The trade surplus, however, was expected to remain intact for longer than previously estimated, as the sudden lifting of China’s COVID-19 lockdowns would slow down the commodity price decrease compared to earlier analyses, he added.

Meanwhile, the resumption of national strategic projects and the revocation of pandemic-related travel curbs in Indonesia would increase demand for imports.

World Bank data show that global average coal and nickel prices in December were up 123.54 percent yoy at $379.2 per tonne and 44.62 percent yoy at $28.9 per tonne, respectively.

CPO and iron, by contrast, were down 25.97 percent yoy at $940.4 per tonne and 4.38 percent yoy at $111.8 per tonne last month.

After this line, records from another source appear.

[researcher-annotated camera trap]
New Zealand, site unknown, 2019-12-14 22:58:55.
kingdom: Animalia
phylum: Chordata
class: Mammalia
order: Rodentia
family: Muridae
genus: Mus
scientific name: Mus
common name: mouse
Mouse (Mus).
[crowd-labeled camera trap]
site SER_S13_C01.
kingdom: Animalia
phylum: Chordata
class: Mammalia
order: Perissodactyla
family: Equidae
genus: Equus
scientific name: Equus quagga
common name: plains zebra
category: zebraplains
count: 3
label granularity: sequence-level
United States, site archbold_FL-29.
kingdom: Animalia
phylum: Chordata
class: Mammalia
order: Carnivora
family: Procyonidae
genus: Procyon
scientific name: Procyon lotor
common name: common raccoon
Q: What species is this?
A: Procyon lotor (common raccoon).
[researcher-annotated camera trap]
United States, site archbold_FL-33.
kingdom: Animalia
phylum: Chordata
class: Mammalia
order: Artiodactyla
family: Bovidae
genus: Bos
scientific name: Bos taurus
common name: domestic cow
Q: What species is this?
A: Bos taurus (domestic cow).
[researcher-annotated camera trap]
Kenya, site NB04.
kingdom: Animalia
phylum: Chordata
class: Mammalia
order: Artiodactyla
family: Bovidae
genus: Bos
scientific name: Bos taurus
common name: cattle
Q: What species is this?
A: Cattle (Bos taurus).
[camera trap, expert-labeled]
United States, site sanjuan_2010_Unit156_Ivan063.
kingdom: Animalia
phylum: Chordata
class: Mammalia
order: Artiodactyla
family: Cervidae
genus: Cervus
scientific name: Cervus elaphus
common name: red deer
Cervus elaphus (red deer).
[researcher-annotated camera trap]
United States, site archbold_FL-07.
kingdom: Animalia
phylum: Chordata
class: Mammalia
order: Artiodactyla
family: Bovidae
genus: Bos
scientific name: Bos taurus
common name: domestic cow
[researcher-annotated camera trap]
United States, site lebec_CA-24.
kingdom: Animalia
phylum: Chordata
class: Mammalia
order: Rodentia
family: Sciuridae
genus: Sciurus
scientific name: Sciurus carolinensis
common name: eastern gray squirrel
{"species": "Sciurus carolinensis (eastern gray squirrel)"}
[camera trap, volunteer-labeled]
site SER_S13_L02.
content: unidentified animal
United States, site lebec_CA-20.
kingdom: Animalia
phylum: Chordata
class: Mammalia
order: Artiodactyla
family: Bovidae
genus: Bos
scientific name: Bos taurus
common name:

“A further shift from raw material exports to high-value-added exports makes exports rise and reduces volatility,” Faisal explained.

Strong exports last year could also be a reflection of weak domestic demand, as excess production amounts that were not absorbed in the home market were instead sent abroad, Institute for Demographic and Poverty Studies (IDEAS) economist Askar Muhammad told the Post.

“This thesis is reinforced by the weakening of consumption imports,” Askar explained on Monday.

Retail sales virtually stagnated last year with a minute increase of 0.04 percent.